Return every line in the entries below where the word "Press" shows up.

• [Information shown]
§
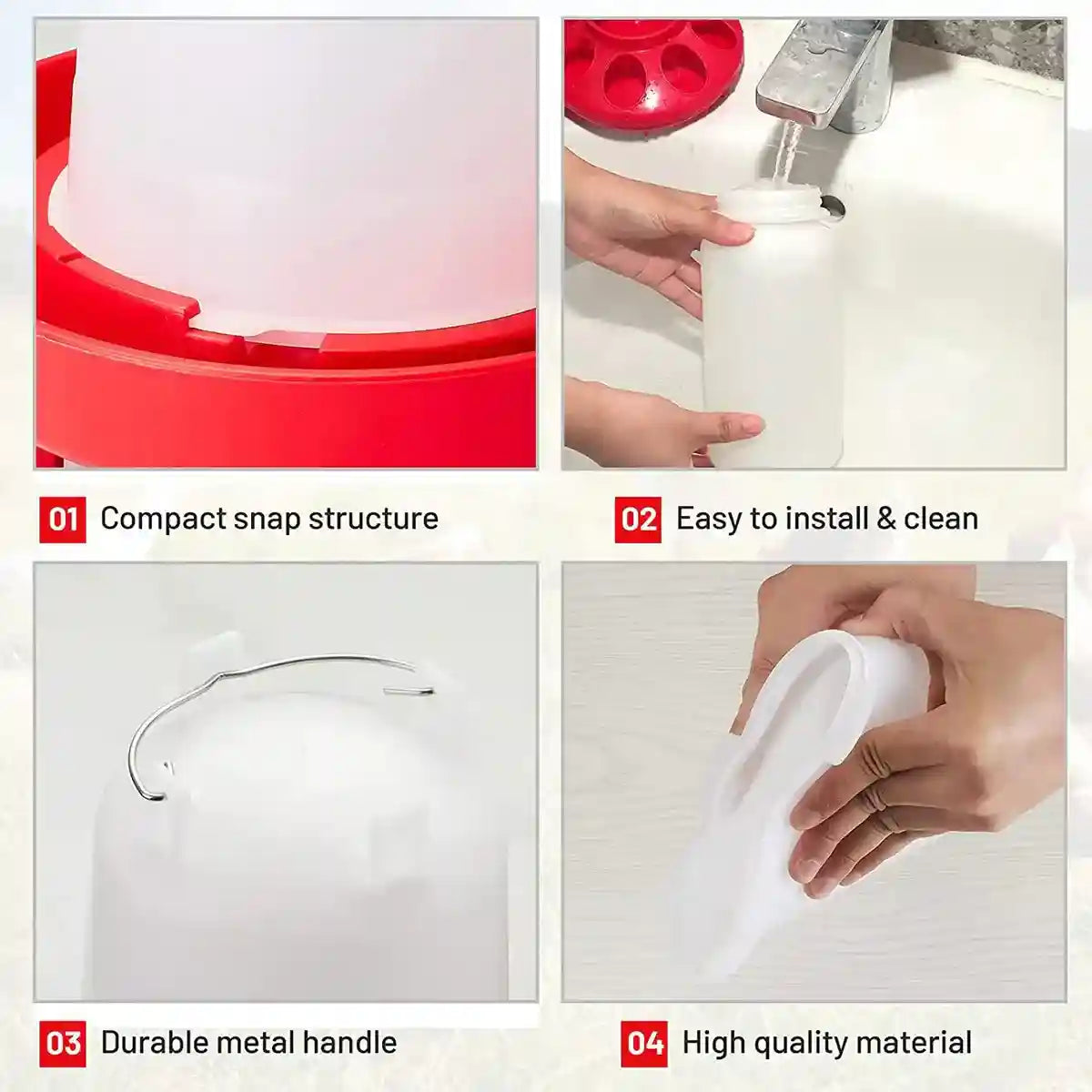 01 Compact snap structure

02 Easy to install & clean

03 Durable metal handle

04 High quality material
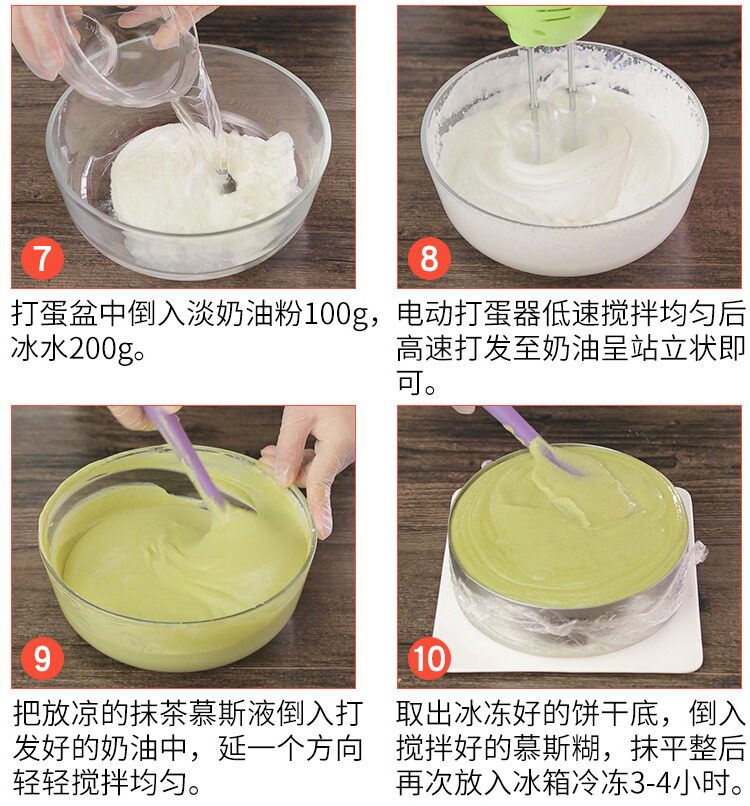 7

打蛋盆中倒入淡奶油粉100g，冰水200g。

8

电动打蛋器低速搅拌均匀后高速打发至奶油呈站立状即可。

9

把放凉的抹茶慕斯液倒入打发好的奶油中，延一个方向轻轻搅拌均匀。

10

取出冰冻好的饼干底，倒入搅拌好的慕斯糊，抹平整后再次放入冰箱冷冻3-4小时。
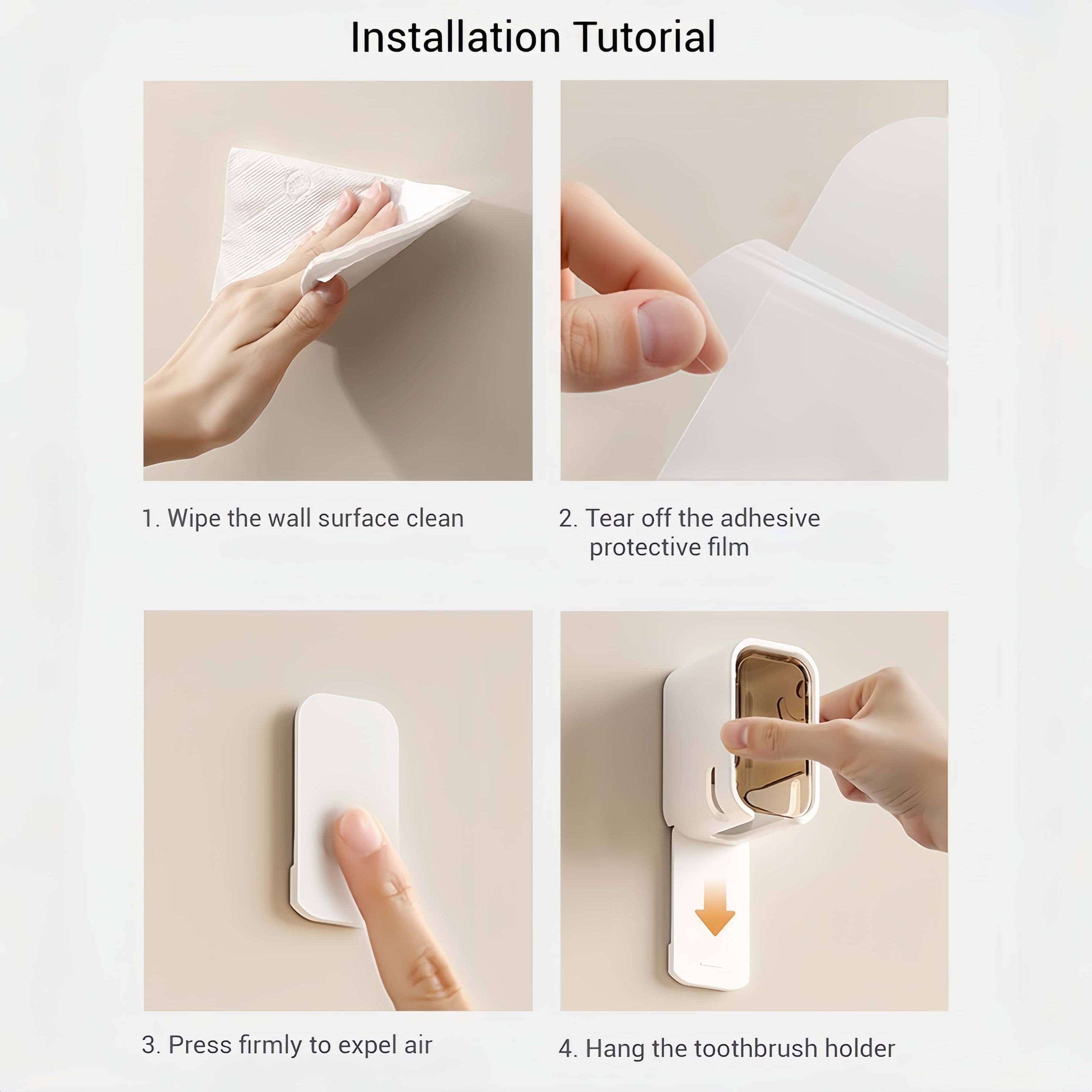 Installation Tutorial

1. Wipe the wall surface clean

2. Tear off the adhesive protective film

3. Press firmly to expel air

4. Hang the toothbrush holder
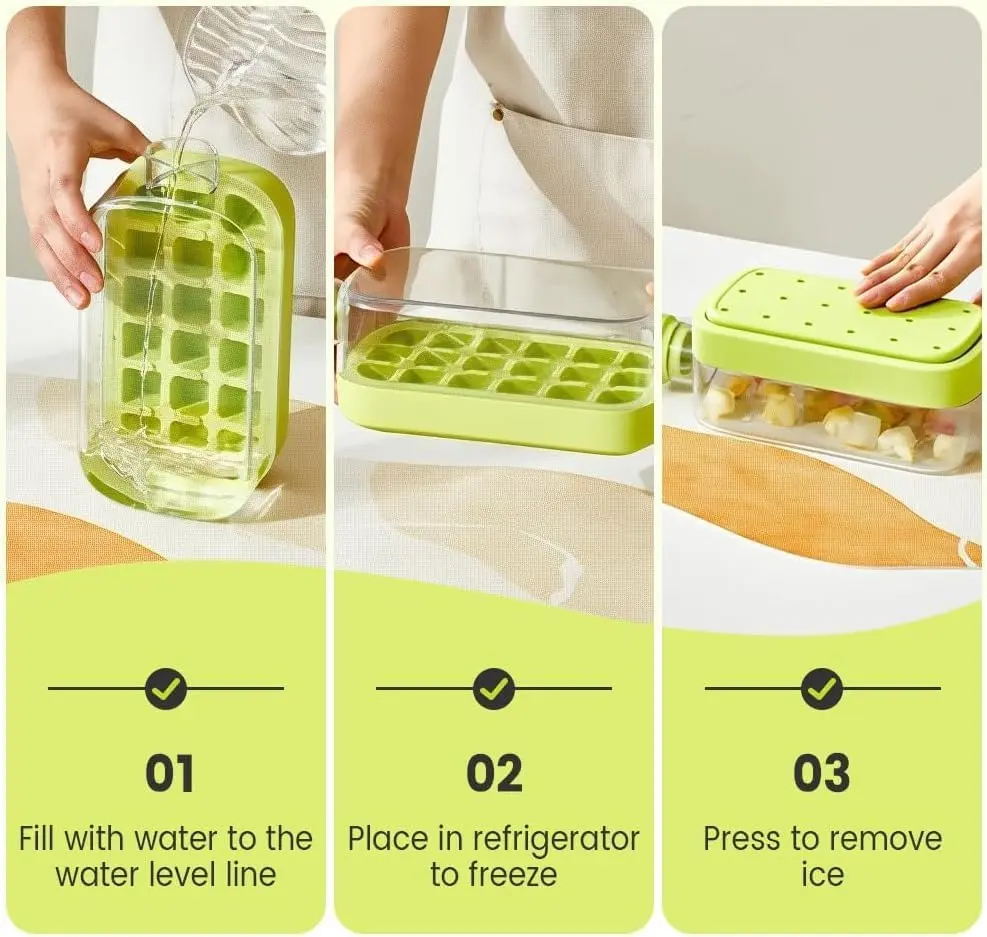 01

Fill with water to the water level line

02

Place in refrigerator to freeze

03

Press to remove ice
§
• [Task answer]
3. Press firmly to expel air
Press to remove ice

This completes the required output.